Google Discloses 2.4 Million ‘Right To Be Forgotten’ Requests, Acts On 43%
Google on Monday revealed that it has received requests to delist about 2.4 million URLs from query results under the European Union’s Right to be Forgotten laws. It has only acted on 43%.
These numbers — part of Google’s latest annual Transparency Report — reflect a growing need for content removal by individuals. In the latest report, Google said it received 654,808 requests to remove 2,436,788 URLs between May 2014 and February 2018, but it only delisted 43%.
Google began complying in May 2014 with the EU’s Right to be Forgotten ruling, which allows individuals to ask Google and other similar services to delist search results related to their name and other personal information about themselves.
The report also details information on those making the requests and the types of sites the URLs appear on. Some 88.7% are from private individuals. As of January 2018, 1% of all requesters accounted for 20%, or 1.4 million of the total URLs requested for removal. In this instance, the data represents the number of requests received beginning in January 2016.
Looking back to analyze the three years of listings, Google says 49.2% of the requests were removals from malicious sites, followed by 19.1% from directories, 17.6% from news sites, 11.6% social media, and 2.4% from other sources.
In another chart that dates back to January 2016, Google says that insufficient information accounts for 24.7% of removal requests, 18.1% account for professional information, 15.9% account for miscellaneous information, 23.2% are related to names not found, and 7.7% account for self-authored information.
A new research paper titled Three Years of the Right to be Forgotten, submitted by Google to the Privacy Enhancing Technologies Symposium for review, provides much greater detail. For example, it states that individuals from France and Germany frequently requested to delist information from social media and directory pages, while requesters from Italy and the United Kingdom were three times more likely to target news sites.
The report also notes that more than 77% of requests to delist URLs were rooted in a country code top-level domain and came from those who were making the request in the same country.

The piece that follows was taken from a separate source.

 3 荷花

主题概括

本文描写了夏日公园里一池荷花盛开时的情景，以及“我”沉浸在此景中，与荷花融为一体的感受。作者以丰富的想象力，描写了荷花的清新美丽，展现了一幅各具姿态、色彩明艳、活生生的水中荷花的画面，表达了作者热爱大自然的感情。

Individuals in European Union countries — as well as Iceland, Liechtenstein, Norway, and Switzerland — are eligible to submit a removal request through Google’s online delisting form. As part of this form, those making the request must verify their identity by submitting a document, but a government-issued ID is not required. They also must provide a list of URLs they would like to delist, along with the search queries leading to these URLs and a short comment about how the URLs relate to the requester.